Wednesday, April 28, 2010

Journal #6

April 26, 2010

The making of this performance is a multilogue . . . is that a word? . . . a conversation between many, using body, text, sound or gestures that fail to express the miraculous, but are extraordinary in their attempt. We move our way into the unknown and believe that it is new. We have created a way of being with each other and an audience in the time and place of the theater.

Early in the process of making this work, we began nurturing a collection of solos that were based on images that the individual company members had seen. The image solos have an otherworldly quality. They communicate curious we’ve-never-been-here, how-did-we-get-here qualities because they don't depend on the conventions of traditional choreography. They depend solely on the individual performance skills, bodies and imaginations of the dancers themselves. They are singular, specific and unique to the narrative or visual image that sourced the material. When we add other dancers or group choreographic structures to these solos, they become familiar and perhaps more digestible, they have more entertainment value, they give us a comfortable rhythm to hook onto. But in doing that they generalize. They begin to look like the previous group sections we made earlier and they lose their specificity.

The problem we have is a structural one. How can we show these seven solos in a way that doesn't become (as Phil Martini said yesterday) “the predictable string of solos section”? The working rule of I haven't gone there is for us as a traveling company of performers to not go back to where we were before. We suddenly find ourselves at a dead end or lost in a strange land structurally. It is the last section of the performance. It is now time to collaboratively work together to draw the map that shows how to navigate this place. Maybe its better to think architecturally than cartographically. We need a blueprint to design the way we will be together in this new room since we will stay here together till the end. This blueprint uses only the individual skills of the performers/collaborators and the material of their image solos.

A description of the work we are creating cannot be separated from the qualities and characters of the dancers. Perhaps if I describe their qualities as performers and artists I can give you a sense of the miraculous adventure that this work is becoming.

Emma Draves’ dancing being is a gift to time and space. She is a sojourner that thoughtfully places landmarks through the performance. She venerates moments with transcendence. She understands stillness.

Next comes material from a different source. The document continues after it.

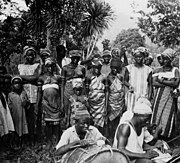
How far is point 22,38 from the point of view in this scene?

Meghann Wilkinson punches holes into the other world and lets it leak into the performance. She is comfortable with the liminal contamination that her arrhythmic and astructural perversions heap onto dance. This is also known as intelligence. We will follow her curiosity.

Adriana Marcial is an iconic dancing presence. Her movement quality addresses the internal concerns of spirit and psyche. She moves under a fully rounded spell cast by a working evolution of ideas and technique. Her technique is complimented by the comprehension of ideas. This is performed as a matter of fact.

Leigh Ann Boatman offers the essential opposite as the perfect solution to inquiry. She proposes the qualities of youth and contrary openness. She moves with lightning sharp angularity and brevity. She works in smart, rogue anarchist territory that refreshes the drone of elegance and beauty.

Anna Normann moves toward lucidity from a clear perception of source. Her movement has an intuitive signature that originates from the non-logic of feeling and sympathetic understanding of image. Her instinct is richly complicated by knowledgeable choice. She embodies fluidity in concept and action. She is an enabler and brings joyful creative energy to the stage from unexpected places.

Natalia Negron approaches this work with enthusiasm and a commanding, patience. She moves with an attentive, listening density. She employs a sense of playfulness with her technical sensibilities that alter the rigid formal structures with accessibility.

Mark Duthu brings laughter. He is an entertainer and understands in body and soul the power of dance to fulfill our needs. He is instantaneous creativity. His movement amplifies our consciousness and delight of exteriority and thus admits the present moment into the air we breathe.

Shirley Mordine is the seer seeing sideways moving forward with us. She is our critical eye, our captain, our storyteller. Her years of experience hunger for the infinite unmakeable dance. These dances are at her door.

Those are the tools and materials we will use in the next rehearsal to build our ending dance.